First, you’ll need a thermometer. Here’s mine. I got it at Ikea, it was five dollars. You stick the probe in the centre of the roast and then the readout sits on the counter letting you know how things are coming along.

 

Next I take my roast and rub it with a mixture of horseradish, mustard, minced garlic, salt and pepper.

Then I cook it in a hot oven (450F) for around twenty minutes or until develops a brown crust.

PrimeribThen I insert my probe thermometer and turn the oven down to it’s lowest setting. This is somewhere around 200F. Every oven will be different so this is where you’ll have to experiment with your own to determine how long it will take for your roast to reach 128 (for rare), 135 (for medium).

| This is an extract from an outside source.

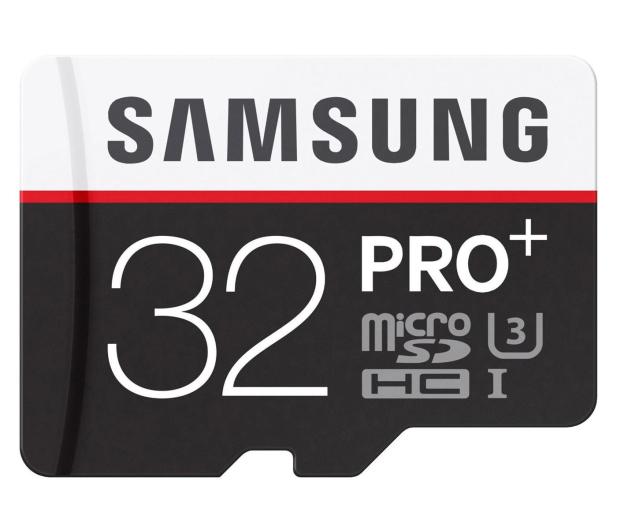 Samsung 32GB microSDHC Pro+ zapis 90MB/s odczyt 95MB/s - 241033 - zdjęcie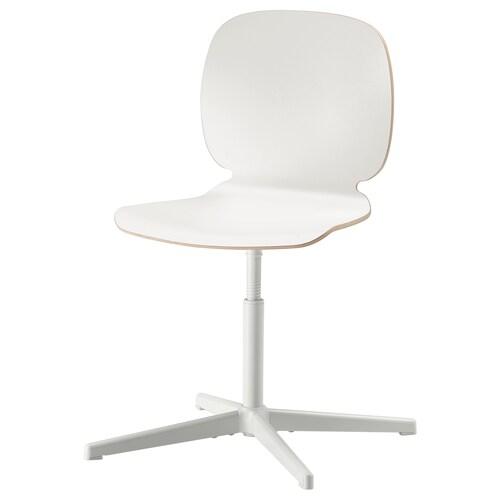 SVENBERTIL كرسي دوّار أبيض/Balsberget أبيض 110 كلغ 69 سم 69 سم 85 سم 45 سم 42 سم 40 سم 50 سم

You remove your roast at a temperature that is lower than your final temperature because the roast continues to cook while it rests. Final temperature for rare is around 140F and for medium 150F. Most roasts will go up by around 15F during the resting period. The roasts that I use are very large and hold a lot of heat, they take around 3 hours total cooking time. Once your roast has reached the internal temperature that you have set, you let them rest for at least 30 minutes.

You’ll notice when you cut your roast that your desired doneness (rare, medium) is from edge to edge.